**WHAT IS NEEDED**
Repeat the rows word for word, starting with the line that contains "How far from" and going on through the final line of the rows.

══════

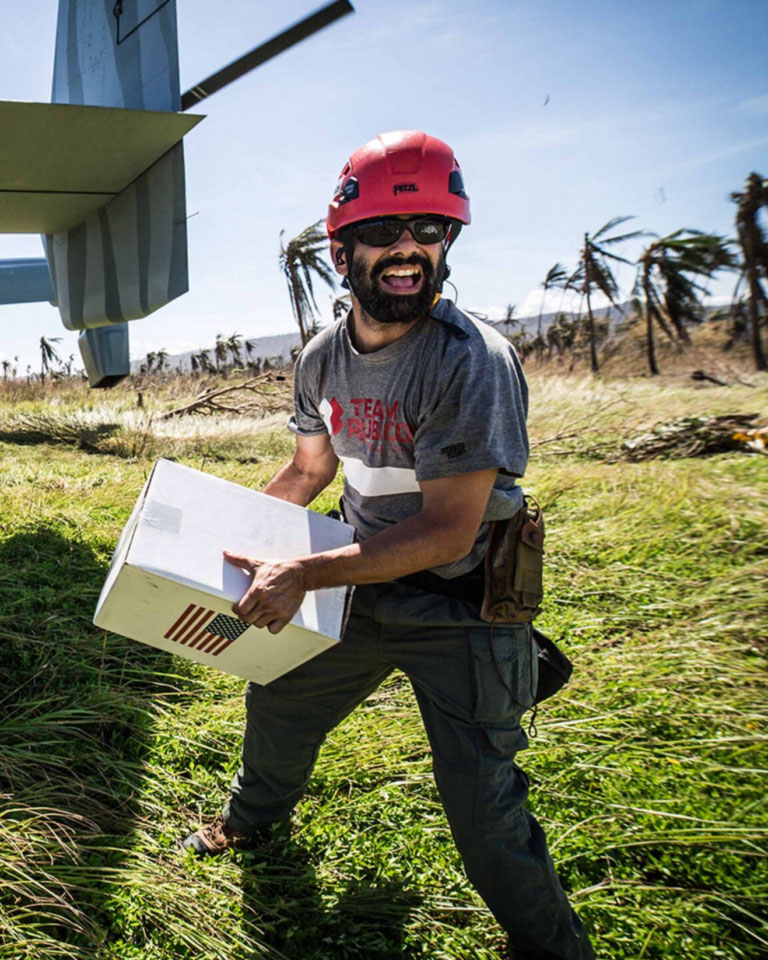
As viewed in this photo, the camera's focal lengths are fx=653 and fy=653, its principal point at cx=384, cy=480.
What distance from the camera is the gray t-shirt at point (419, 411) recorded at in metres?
1.73

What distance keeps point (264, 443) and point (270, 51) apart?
573 cm

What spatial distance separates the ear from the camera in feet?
6.77

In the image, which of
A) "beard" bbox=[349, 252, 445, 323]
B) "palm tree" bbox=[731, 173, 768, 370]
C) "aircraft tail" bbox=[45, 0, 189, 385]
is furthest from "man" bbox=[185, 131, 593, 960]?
"palm tree" bbox=[731, 173, 768, 370]

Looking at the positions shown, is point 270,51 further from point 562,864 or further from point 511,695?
point 562,864

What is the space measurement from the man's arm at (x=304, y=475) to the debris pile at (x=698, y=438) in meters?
6.61

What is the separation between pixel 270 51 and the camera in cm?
399

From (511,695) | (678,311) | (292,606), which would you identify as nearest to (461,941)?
(511,695)

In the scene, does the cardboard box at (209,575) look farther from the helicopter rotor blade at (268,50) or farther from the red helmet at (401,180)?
the helicopter rotor blade at (268,50)

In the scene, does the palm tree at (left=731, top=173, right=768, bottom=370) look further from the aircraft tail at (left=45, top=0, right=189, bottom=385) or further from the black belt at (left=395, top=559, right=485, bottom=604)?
the black belt at (left=395, top=559, right=485, bottom=604)

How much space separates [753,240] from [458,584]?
56.1ft

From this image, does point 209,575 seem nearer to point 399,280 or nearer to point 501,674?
point 501,674

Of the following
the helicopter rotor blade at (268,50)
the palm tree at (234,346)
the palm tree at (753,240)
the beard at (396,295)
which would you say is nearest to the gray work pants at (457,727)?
the beard at (396,295)

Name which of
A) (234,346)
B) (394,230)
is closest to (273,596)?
(394,230)

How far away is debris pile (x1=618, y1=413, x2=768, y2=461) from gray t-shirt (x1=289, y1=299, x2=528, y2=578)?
6770 mm
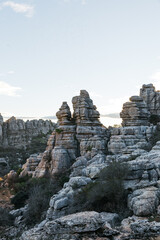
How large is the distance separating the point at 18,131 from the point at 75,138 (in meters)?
36.5

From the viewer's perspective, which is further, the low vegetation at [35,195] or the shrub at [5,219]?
the shrub at [5,219]

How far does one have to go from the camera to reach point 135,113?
100.0 ft

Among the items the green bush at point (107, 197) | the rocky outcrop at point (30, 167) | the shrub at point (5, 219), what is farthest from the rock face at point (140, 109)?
the shrub at point (5, 219)

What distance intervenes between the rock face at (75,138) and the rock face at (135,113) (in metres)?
3.42

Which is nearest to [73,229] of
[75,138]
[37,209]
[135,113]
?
[37,209]

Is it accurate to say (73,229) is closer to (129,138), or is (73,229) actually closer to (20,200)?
(20,200)

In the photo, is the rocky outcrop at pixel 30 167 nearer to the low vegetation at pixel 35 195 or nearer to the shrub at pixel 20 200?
the low vegetation at pixel 35 195

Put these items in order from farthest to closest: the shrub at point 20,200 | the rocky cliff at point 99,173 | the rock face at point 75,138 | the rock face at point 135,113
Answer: the rock face at point 135,113 < the rock face at point 75,138 < the shrub at point 20,200 < the rocky cliff at point 99,173

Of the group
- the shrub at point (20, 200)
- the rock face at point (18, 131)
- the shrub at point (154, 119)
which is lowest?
the shrub at point (20, 200)

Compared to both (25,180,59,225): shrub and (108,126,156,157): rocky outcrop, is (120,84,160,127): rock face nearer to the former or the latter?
(108,126,156,157): rocky outcrop

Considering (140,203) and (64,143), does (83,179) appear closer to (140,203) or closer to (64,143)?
(140,203)

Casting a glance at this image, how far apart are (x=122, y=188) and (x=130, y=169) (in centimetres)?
199

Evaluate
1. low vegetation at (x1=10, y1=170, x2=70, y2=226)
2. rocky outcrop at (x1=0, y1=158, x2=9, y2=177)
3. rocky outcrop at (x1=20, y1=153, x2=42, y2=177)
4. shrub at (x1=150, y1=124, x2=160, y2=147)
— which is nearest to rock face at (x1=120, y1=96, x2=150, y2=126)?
shrub at (x1=150, y1=124, x2=160, y2=147)

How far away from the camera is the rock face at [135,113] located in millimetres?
30422
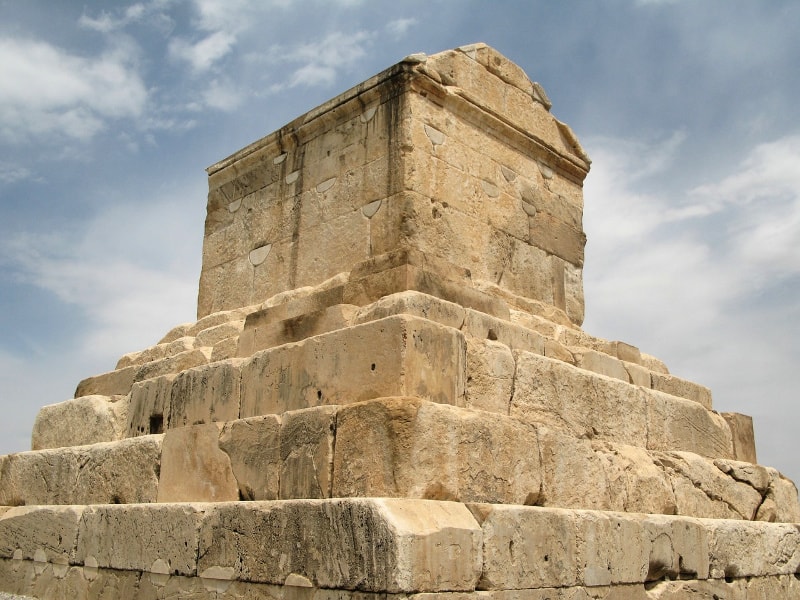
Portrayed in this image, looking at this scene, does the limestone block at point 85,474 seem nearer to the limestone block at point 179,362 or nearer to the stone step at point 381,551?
the stone step at point 381,551

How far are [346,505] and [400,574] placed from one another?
394 millimetres

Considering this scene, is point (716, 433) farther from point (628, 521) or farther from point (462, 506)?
point (462, 506)

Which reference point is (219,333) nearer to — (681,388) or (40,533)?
(40,533)

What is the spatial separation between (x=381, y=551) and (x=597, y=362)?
251cm

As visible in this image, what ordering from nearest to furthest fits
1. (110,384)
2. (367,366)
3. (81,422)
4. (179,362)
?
(367,366), (179,362), (81,422), (110,384)

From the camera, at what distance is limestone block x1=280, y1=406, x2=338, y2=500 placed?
399cm

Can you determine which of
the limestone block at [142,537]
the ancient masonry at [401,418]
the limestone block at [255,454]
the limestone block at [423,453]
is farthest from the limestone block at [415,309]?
the limestone block at [142,537]

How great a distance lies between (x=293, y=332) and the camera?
485 cm

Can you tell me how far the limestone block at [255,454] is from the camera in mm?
4270

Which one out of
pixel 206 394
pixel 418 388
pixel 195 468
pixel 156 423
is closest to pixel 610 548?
pixel 418 388

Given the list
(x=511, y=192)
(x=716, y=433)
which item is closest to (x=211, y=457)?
(x=511, y=192)

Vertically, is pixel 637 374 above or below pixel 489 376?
above

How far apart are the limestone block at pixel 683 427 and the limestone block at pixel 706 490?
127 millimetres

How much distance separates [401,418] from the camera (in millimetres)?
3725
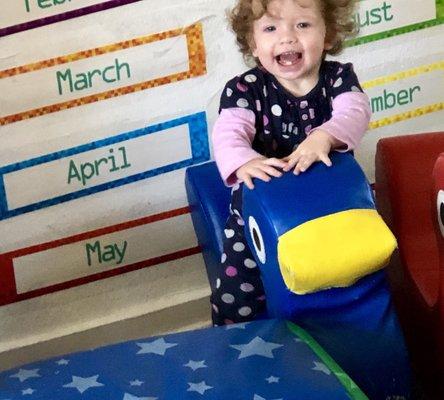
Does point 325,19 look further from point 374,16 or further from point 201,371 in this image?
point 201,371

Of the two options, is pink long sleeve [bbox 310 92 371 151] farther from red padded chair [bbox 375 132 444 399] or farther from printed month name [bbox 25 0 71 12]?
printed month name [bbox 25 0 71 12]

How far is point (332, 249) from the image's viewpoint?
99 cm

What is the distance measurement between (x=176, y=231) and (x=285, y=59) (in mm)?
505

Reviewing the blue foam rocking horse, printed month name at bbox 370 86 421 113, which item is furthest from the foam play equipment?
printed month name at bbox 370 86 421 113

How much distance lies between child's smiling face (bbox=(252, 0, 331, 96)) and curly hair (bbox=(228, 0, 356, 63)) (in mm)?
15

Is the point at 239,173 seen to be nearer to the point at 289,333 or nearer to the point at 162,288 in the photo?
the point at 289,333

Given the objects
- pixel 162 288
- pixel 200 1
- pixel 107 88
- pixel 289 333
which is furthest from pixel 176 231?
pixel 289 333

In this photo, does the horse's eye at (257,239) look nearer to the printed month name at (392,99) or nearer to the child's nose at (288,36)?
the child's nose at (288,36)

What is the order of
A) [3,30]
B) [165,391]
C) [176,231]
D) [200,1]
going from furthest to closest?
[176,231] < [200,1] < [3,30] < [165,391]

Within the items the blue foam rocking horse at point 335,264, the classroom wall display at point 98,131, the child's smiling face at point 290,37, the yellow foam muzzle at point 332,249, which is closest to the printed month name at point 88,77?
the classroom wall display at point 98,131

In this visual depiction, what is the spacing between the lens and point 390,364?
1057 mm

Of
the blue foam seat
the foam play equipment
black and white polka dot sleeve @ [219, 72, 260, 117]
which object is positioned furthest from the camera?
the blue foam seat

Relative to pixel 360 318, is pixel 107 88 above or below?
above

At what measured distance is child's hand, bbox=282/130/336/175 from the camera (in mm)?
1053
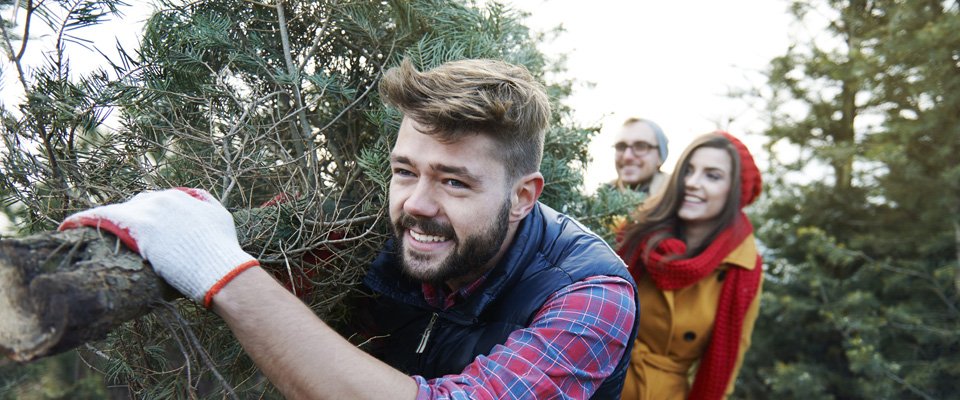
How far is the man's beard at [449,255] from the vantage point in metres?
2.03

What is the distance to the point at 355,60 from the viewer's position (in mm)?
2508

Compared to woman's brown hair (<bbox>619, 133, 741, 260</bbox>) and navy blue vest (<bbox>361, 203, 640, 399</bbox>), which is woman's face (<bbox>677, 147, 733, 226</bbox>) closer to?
woman's brown hair (<bbox>619, 133, 741, 260</bbox>)

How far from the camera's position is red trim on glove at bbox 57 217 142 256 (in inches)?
58.4

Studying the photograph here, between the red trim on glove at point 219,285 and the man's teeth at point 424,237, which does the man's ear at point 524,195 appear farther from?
the red trim on glove at point 219,285

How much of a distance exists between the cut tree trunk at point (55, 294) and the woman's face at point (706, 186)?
9.85 feet

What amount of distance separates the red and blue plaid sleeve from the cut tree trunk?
70 cm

══════

**TASK RESULT**
How far from the camera's position is red trim on glove at bbox 57 217 142 256 (in inches)?
58.4

Studying the photograph here, between the red trim on glove at point 219,285 and the man's teeth at point 424,237, which does the man's ear at point 524,195 appear farther from?
the red trim on glove at point 219,285

How much of a distance exists between the cut tree trunk at point (55, 294) and the woman's face at point (706, 186)?
9.85 feet

What amount of distance separates the red and blue plaid sleeve from the cut tree trunk?
70 cm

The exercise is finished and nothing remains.